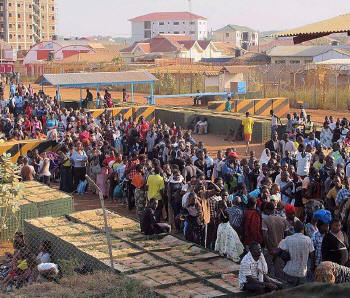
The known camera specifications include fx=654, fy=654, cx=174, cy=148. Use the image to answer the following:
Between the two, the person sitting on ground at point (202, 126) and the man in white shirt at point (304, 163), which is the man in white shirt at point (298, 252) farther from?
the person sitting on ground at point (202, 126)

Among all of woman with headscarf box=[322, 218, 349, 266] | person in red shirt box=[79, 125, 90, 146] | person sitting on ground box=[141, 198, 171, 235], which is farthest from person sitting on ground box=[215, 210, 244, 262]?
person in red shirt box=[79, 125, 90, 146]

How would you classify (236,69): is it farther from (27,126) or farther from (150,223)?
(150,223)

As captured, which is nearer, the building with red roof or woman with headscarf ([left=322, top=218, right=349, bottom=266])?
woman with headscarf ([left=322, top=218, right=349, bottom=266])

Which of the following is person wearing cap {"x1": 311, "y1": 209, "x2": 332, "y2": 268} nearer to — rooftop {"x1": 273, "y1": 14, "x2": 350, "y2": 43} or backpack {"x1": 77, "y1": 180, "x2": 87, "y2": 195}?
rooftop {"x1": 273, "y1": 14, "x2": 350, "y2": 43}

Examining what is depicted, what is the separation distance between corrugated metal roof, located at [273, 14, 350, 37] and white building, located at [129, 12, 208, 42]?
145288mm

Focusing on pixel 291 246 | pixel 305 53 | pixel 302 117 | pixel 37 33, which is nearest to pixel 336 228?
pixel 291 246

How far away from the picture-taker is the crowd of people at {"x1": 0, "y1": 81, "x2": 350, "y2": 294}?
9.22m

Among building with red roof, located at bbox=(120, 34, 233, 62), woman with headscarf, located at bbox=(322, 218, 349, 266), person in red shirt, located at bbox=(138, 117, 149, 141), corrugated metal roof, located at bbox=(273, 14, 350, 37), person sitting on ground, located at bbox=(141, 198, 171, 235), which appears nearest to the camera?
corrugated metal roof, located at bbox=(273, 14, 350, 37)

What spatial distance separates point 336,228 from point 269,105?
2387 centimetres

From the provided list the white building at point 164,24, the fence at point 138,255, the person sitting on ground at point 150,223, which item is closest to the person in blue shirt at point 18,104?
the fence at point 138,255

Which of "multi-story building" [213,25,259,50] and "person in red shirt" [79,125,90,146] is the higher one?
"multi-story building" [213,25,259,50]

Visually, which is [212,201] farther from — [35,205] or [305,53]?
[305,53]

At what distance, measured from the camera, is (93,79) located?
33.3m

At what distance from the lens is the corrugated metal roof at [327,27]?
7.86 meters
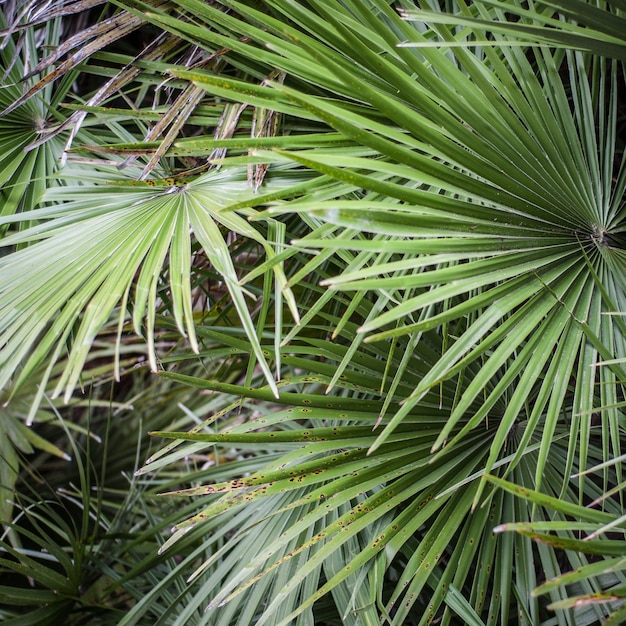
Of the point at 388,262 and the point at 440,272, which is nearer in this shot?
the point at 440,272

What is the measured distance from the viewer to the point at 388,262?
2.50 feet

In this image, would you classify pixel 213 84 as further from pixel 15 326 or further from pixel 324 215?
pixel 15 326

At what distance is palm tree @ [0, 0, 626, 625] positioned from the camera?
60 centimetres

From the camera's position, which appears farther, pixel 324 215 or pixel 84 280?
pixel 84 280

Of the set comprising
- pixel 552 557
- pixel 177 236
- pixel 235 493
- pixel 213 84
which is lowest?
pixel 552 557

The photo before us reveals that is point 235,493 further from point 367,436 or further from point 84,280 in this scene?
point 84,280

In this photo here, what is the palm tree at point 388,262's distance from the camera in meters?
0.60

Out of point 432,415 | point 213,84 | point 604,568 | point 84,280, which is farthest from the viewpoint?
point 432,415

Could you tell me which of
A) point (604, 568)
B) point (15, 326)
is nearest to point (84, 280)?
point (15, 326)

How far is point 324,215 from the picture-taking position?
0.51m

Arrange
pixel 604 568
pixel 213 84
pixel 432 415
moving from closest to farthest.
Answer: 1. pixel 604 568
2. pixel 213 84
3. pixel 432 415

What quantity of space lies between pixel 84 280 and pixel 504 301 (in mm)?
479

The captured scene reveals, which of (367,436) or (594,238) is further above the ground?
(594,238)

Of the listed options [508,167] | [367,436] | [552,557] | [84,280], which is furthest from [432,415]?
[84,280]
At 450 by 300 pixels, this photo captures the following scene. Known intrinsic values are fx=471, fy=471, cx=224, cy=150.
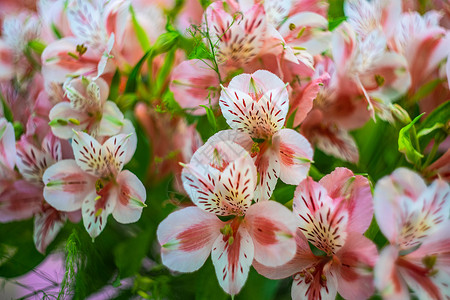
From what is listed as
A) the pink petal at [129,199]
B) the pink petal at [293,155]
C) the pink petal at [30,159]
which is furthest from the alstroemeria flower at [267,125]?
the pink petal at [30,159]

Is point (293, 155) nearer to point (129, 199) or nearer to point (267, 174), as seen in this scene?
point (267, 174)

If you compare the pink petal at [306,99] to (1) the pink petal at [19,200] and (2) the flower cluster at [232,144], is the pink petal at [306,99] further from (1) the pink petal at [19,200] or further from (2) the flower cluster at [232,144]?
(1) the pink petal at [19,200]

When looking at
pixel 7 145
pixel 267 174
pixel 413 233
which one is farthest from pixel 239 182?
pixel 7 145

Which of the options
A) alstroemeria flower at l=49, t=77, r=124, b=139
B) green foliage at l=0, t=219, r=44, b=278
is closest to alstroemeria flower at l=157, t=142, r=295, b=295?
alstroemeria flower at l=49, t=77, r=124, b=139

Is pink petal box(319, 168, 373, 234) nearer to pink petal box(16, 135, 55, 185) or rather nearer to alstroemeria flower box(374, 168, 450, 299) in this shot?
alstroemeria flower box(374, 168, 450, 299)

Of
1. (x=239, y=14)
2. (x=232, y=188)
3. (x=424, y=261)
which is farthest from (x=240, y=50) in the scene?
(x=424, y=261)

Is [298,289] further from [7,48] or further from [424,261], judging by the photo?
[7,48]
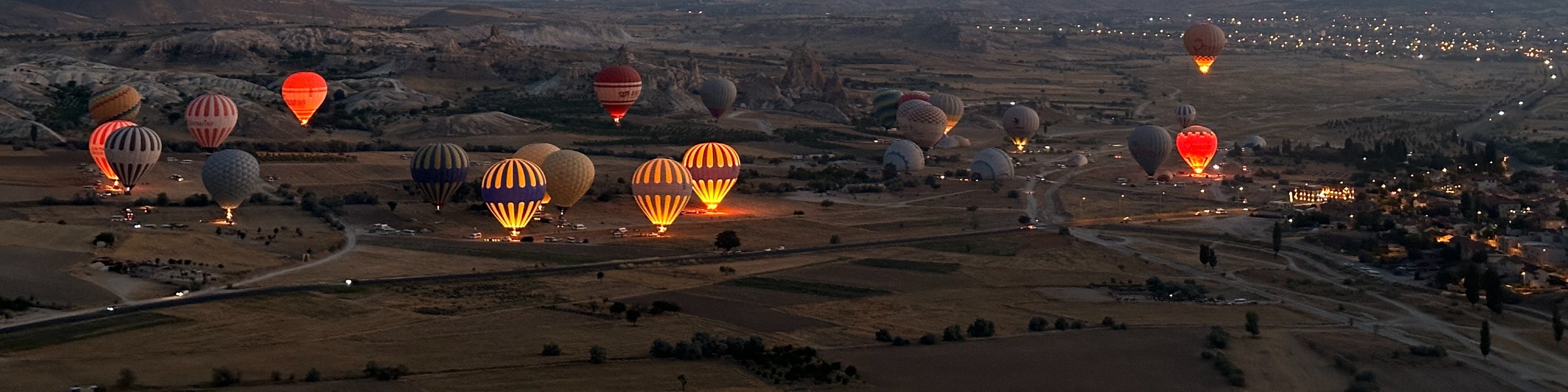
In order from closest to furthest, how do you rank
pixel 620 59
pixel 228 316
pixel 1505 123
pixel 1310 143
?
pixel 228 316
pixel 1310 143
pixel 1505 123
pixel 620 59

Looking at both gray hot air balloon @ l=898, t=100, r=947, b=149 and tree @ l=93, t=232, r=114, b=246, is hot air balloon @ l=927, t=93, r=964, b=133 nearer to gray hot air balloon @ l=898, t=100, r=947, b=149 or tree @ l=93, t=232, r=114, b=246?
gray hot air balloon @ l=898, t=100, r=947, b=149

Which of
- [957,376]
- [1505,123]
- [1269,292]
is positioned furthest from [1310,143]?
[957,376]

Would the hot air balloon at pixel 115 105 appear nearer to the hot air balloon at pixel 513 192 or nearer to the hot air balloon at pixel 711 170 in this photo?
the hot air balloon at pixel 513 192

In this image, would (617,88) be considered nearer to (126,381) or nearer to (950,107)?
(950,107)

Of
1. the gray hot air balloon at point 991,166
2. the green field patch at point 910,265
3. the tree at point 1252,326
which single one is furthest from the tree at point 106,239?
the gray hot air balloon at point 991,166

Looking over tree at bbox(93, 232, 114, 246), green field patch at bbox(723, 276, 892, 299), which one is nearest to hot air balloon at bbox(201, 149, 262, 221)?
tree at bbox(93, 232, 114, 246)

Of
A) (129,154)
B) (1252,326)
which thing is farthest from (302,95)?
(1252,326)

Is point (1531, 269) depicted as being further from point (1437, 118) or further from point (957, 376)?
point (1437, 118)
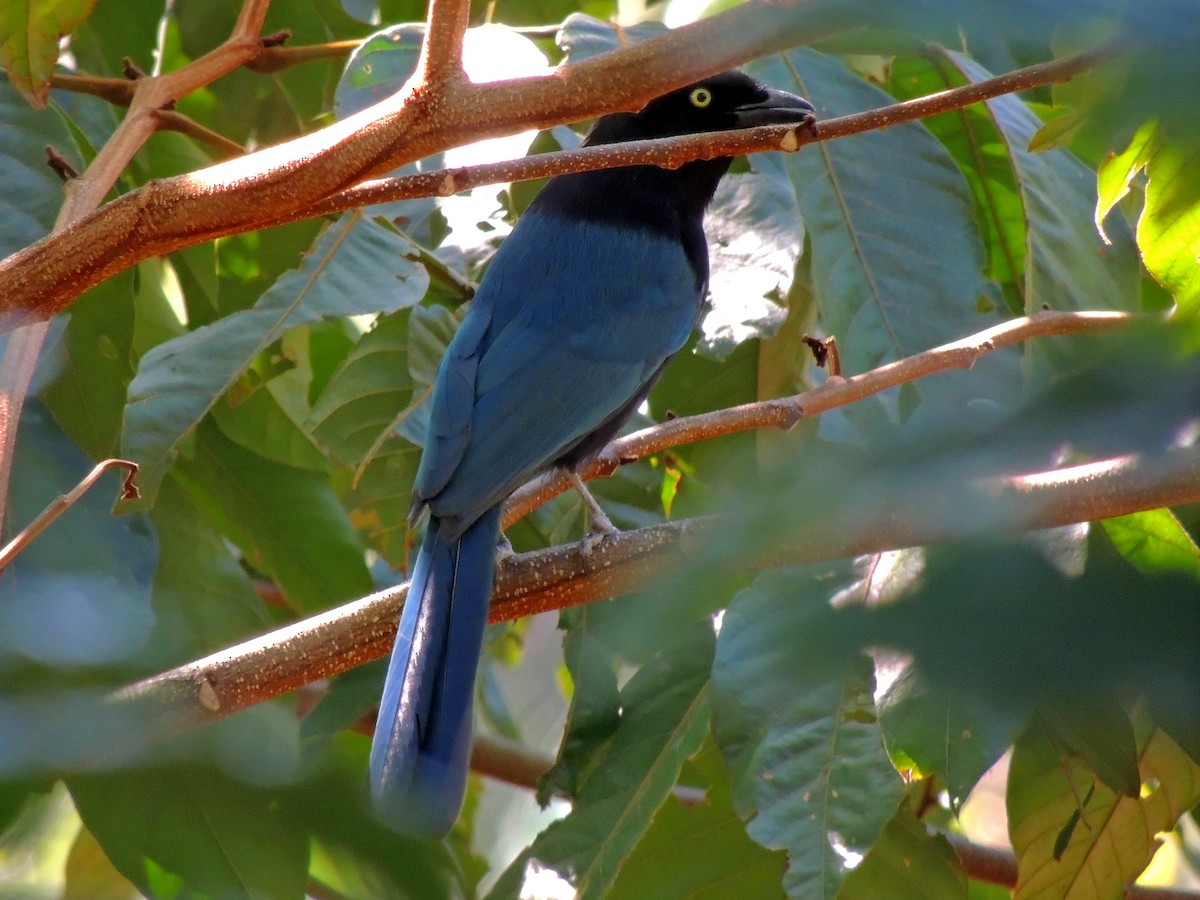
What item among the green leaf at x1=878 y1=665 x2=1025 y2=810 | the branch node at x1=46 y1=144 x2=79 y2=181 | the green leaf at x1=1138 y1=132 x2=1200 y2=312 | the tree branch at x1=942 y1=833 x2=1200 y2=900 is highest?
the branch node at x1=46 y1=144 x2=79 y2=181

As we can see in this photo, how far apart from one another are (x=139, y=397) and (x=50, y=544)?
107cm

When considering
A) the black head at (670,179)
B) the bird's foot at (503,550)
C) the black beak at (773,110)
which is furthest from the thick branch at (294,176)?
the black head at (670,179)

· · · ·

▸ Task to complete
Can you repeat every row above word for word, leaving out the pictures?

▸ Solution to this exercise
The known camera specifications include fx=654, fy=654, cx=174, cy=148. Use the image to answer the following:
Between the two, the person sitting on ground at point (202, 126) and the man in white shirt at point (304, 163), which is the man in white shirt at point (298, 252) farther from?
the person sitting on ground at point (202, 126)

Among all of woman with headscarf box=[322, 218, 349, 266] | person in red shirt box=[79, 125, 90, 146] | person sitting on ground box=[141, 198, 171, 235], which is farthest from person sitting on ground box=[215, 210, 244, 262]?
person in red shirt box=[79, 125, 90, 146]

How would you classify (236,69): is it farther from (27,126) or farther from (150,223)?
(150,223)

As captured, which is nearer, the building with red roof or woman with headscarf ([left=322, top=218, right=349, bottom=266])?
woman with headscarf ([left=322, top=218, right=349, bottom=266])

Which of the following is person wearing cap {"x1": 311, "y1": 209, "x2": 332, "y2": 268} nearer to — rooftop {"x1": 273, "y1": 14, "x2": 350, "y2": 43} or backpack {"x1": 77, "y1": 180, "x2": 87, "y2": 195}?
rooftop {"x1": 273, "y1": 14, "x2": 350, "y2": 43}

Examining what is depicted, what is the separation distance between corrugated metal roof, located at [273, 14, 350, 37] and white building, located at [129, 12, 208, 42]?
145288mm

Focusing on pixel 291 246 | pixel 305 53 | pixel 302 117 | pixel 37 33, which is nearest to pixel 336 228?
pixel 291 246

How far away from the picture-taker is the crowd of people at {"x1": 0, "y1": 81, "x2": 350, "y2": 294}?
9.22m

Among building with red roof, located at bbox=(120, 34, 233, 62), woman with headscarf, located at bbox=(322, 218, 349, 266), person in red shirt, located at bbox=(138, 117, 149, 141), corrugated metal roof, located at bbox=(273, 14, 350, 37), person sitting on ground, located at bbox=(141, 198, 171, 235), which appears nearest to the camera?
corrugated metal roof, located at bbox=(273, 14, 350, 37)

What spatial distance separates point 336,228 from point 269,105?
2387 centimetres

From the provided list the white building at point 164,24, the fence at point 138,255, the person sitting on ground at point 150,223, which item is closest to the person in blue shirt at point 18,104?
the fence at point 138,255

Which of "multi-story building" [213,25,259,50] and "person in red shirt" [79,125,90,146] is the higher one?
"multi-story building" [213,25,259,50]

Visually, which is [212,201] farther from — [35,205] or [305,53]?
[305,53]

At what distance, measured from the camera, is (93,79) located?
33.3m

At what distance from the lens is the corrugated metal roof at [327,27]?
7.86 meters
Of the point at 388,262 and the point at 440,272, which is nearer in this shot?
the point at 440,272

What is the measured distance from the viewer to the point at 388,262?
2.50 feet

In this image, would you classify pixel 213 84 as further from pixel 15 326 or further from pixel 324 215?
pixel 15 326

At what distance is palm tree @ [0, 0, 626, 625] positioned from the camera?
60 centimetres

From the camera's position, which appears farther, pixel 324 215 or pixel 84 280?
pixel 84 280

Of the set comprising
- pixel 552 557
- pixel 177 236
- pixel 235 493
- pixel 213 84
which is lowest?
pixel 552 557

The photo before us reveals that is point 235,493 further from point 367,436 or further from point 84,280 in this scene?
point 84,280

In this photo here, what is the palm tree at point 388,262's distance from the camera in meters?
0.60

Out of point 432,415 | point 213,84 | point 604,568 | point 84,280, which is farthest from the viewpoint?
point 432,415

Could you tell me which of
A) point (604, 568)
B) point (15, 326)
is nearest to point (84, 280)?
point (15, 326)

How far is point 324,215 from the picture-taking position?
0.51m

Arrange
pixel 604 568
pixel 213 84
pixel 432 415
moving from closest to farthest.
Answer: 1. pixel 604 568
2. pixel 213 84
3. pixel 432 415

What quantity of space lies between pixel 84 280 and pixel 504 301 (in mm)?
479

The captured scene reveals, which of (367,436) or (594,238) is further above the ground?
(594,238)

Of the listed options [508,167] | [367,436] | [552,557] | [84,280], which is furthest from [432,415]?
[84,280]
At 450 by 300 pixels, this photo captures the following scene. Known intrinsic values are fx=471, fy=471, cx=224, cy=150.
From what is listed as
A) the pink petal at [129,199]
B) the pink petal at [293,155]
C) the pink petal at [30,159]
which is furthest from the alstroemeria flower at [267,125]?
the pink petal at [30,159]

Is point (293, 155) nearer to point (129, 199) or nearer to point (267, 174), as seen in this scene?
point (267, 174)

If you compare the pink petal at [306,99] to (1) the pink petal at [19,200] and (2) the flower cluster at [232,144], is the pink petal at [306,99] further from (1) the pink petal at [19,200] or further from (2) the flower cluster at [232,144]?
(1) the pink petal at [19,200]

When looking at
pixel 7 145
pixel 267 174
pixel 413 233
which one is farthest from pixel 239 182?
pixel 7 145

Which of the options
A) alstroemeria flower at l=49, t=77, r=124, b=139
B) green foliage at l=0, t=219, r=44, b=278
is closest to alstroemeria flower at l=157, t=142, r=295, b=295?
alstroemeria flower at l=49, t=77, r=124, b=139

Is pink petal box(319, 168, 373, 234) nearer to pink petal box(16, 135, 55, 185) or rather nearer to alstroemeria flower box(374, 168, 450, 299) in this shot?
alstroemeria flower box(374, 168, 450, 299)

Of
1. (x=239, y=14)
2. (x=232, y=188)
3. (x=424, y=261)
which is farthest from (x=240, y=50) in the scene?
(x=424, y=261)

Is [298,289] further from [7,48] or further from [424,261], judging by the photo?
[7,48]
In order from closest to furthest, how do you rank
pixel 620 59
pixel 228 316
pixel 1505 123
pixel 1310 143
?
pixel 228 316
pixel 1310 143
pixel 1505 123
pixel 620 59

Looking at both gray hot air balloon @ l=898, t=100, r=947, b=149 and tree @ l=93, t=232, r=114, b=246, is hot air balloon @ l=927, t=93, r=964, b=133 nearer to gray hot air balloon @ l=898, t=100, r=947, b=149 or tree @ l=93, t=232, r=114, b=246?
gray hot air balloon @ l=898, t=100, r=947, b=149

Which of
- [957,376]
- [1505,123]
- [1269,292]
is positioned furthest from [1310,143]?
[957,376]

Would the hot air balloon at pixel 115 105 appear nearer to the hot air balloon at pixel 513 192 or nearer to the hot air balloon at pixel 711 170 in this photo?
the hot air balloon at pixel 513 192

In this image, would (617,88) be considered nearer to (126,381) or nearer to (950,107)?
(950,107)

Of
1. the gray hot air balloon at point 991,166
2. the green field patch at point 910,265
3. the tree at point 1252,326
which single one is furthest from the tree at point 106,239?
the gray hot air balloon at point 991,166

Looking over tree at bbox(93, 232, 114, 246), green field patch at bbox(723, 276, 892, 299), which one is nearest to hot air balloon at bbox(201, 149, 262, 221)?
tree at bbox(93, 232, 114, 246)

Of
A) (129,154)
B) (1252,326)
which thing is farthest from (302,95)?
(1252,326)

Is point (1531, 269) depicted as being further from point (1437, 118) or further from point (957, 376)?
point (1437, 118)
What item among the green leaf at x1=878 y1=665 x2=1025 y2=810 | the branch node at x1=46 y1=144 x2=79 y2=181 | the green leaf at x1=1138 y1=132 x2=1200 y2=312 | the tree branch at x1=942 y1=833 x2=1200 y2=900 is highest?
the branch node at x1=46 y1=144 x2=79 y2=181

As we can see in this photo, how far apart from one another are (x=139, y=397) and (x=50, y=544)?
107cm

When considering
A) the black head at (670,179)
B) the bird's foot at (503,550)
C) the black beak at (773,110)
which is furthest from the thick branch at (294,176)?
the black head at (670,179)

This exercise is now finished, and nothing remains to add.